>> Begin
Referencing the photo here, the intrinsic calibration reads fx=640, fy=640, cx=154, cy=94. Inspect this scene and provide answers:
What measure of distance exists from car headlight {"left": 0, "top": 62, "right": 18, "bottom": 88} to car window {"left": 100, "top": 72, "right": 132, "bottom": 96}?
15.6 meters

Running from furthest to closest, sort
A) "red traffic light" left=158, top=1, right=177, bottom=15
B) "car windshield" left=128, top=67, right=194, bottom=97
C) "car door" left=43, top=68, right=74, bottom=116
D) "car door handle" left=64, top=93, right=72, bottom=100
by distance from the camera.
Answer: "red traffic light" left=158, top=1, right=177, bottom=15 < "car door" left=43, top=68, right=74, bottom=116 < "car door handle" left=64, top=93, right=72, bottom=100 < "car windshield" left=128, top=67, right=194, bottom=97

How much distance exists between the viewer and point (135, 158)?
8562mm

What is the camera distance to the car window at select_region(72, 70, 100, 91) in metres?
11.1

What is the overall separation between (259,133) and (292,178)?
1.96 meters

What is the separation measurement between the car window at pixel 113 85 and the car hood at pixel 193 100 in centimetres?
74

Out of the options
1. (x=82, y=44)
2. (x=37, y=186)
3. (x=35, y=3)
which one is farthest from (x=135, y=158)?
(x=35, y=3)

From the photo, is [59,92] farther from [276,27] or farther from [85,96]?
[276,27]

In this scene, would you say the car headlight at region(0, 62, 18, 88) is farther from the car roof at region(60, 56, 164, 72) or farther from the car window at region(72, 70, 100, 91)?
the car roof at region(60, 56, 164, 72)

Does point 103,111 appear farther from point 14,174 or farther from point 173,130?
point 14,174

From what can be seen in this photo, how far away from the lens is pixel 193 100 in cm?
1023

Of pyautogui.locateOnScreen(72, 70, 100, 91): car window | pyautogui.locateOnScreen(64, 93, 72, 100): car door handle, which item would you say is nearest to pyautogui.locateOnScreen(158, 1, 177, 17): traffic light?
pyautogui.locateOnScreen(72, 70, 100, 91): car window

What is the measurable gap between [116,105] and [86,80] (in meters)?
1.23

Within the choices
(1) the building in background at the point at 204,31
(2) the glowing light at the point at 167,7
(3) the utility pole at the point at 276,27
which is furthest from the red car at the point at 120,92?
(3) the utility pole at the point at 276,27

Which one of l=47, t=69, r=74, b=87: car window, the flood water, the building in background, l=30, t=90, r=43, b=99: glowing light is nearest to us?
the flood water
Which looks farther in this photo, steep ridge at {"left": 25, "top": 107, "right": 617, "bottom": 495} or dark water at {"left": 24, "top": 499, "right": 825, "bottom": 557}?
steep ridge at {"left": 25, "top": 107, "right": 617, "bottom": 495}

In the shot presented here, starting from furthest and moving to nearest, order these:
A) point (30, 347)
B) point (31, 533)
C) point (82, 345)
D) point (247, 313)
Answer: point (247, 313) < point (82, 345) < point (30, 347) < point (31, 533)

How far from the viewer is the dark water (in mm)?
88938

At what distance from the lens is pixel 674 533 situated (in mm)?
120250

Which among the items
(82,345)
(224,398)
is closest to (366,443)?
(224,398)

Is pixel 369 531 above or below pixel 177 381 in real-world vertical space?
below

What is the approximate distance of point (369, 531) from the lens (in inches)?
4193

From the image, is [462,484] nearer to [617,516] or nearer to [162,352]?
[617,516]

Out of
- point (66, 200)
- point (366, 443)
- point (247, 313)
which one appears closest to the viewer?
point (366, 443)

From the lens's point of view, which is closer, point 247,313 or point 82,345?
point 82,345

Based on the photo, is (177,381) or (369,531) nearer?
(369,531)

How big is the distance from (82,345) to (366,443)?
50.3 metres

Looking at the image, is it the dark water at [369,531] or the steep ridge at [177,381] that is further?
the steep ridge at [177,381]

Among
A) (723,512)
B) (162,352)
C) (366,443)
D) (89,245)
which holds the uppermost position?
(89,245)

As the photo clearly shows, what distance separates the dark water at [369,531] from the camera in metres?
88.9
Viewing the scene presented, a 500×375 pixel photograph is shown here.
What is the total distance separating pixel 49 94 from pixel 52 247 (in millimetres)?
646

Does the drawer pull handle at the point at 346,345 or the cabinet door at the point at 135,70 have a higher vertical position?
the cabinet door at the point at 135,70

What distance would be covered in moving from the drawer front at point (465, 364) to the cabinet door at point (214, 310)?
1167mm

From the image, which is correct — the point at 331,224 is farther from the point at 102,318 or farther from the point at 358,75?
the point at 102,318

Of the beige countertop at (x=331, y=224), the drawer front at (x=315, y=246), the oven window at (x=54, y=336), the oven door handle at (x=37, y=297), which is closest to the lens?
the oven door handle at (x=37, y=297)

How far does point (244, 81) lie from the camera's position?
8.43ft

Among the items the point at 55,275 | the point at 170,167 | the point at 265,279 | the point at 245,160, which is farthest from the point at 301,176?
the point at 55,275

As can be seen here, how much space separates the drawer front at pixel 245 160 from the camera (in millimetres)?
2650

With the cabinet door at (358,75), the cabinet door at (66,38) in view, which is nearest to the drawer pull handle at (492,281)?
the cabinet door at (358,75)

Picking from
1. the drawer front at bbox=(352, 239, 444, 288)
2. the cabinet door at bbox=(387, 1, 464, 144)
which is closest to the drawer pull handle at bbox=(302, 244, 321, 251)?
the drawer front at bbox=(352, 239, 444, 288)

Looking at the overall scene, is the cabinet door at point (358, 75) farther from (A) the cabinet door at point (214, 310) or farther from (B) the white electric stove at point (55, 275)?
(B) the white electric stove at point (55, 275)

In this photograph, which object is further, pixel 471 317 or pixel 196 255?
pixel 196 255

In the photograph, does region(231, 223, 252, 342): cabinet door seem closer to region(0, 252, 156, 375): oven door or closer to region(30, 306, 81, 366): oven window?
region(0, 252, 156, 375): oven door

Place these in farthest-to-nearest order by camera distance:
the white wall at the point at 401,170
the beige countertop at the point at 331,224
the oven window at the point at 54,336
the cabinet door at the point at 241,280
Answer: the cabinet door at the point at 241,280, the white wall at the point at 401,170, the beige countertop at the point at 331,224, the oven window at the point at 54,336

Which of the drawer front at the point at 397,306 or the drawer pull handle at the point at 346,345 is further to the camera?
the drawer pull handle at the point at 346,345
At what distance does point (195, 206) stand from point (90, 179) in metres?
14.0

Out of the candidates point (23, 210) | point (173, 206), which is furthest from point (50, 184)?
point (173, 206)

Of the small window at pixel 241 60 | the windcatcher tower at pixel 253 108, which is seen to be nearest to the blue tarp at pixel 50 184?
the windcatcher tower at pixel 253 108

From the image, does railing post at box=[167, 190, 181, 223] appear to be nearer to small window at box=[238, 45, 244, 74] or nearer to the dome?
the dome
>> End
> [DESCRIPTION OF THE TASK]
Rewrite the listing from its first line through the line containing "right=177, bottom=15 <", changing "Inspect" to "Examine" and leaving everything else unchanged.

> [RESPONSE]
Referencing the photo here, the intrinsic calibration reads fx=640, fy=640, cx=154, cy=94. Examine this scene and provide answers:
What measure of distance exists from car headlight {"left": 0, "top": 62, "right": 18, "bottom": 88} to car window {"left": 100, "top": 72, "right": 132, "bottom": 96}?
15.6 meters

Running from furthest to closest, sort
A) "red traffic light" left=158, top=1, right=177, bottom=15
B) "car windshield" left=128, top=67, right=194, bottom=97
C) "car door" left=43, top=68, right=74, bottom=116
D) "car door handle" left=64, top=93, right=72, bottom=100
by distance from the camera.
Answer: "red traffic light" left=158, top=1, right=177, bottom=15 < "car door" left=43, top=68, right=74, bottom=116 < "car door handle" left=64, top=93, right=72, bottom=100 < "car windshield" left=128, top=67, right=194, bottom=97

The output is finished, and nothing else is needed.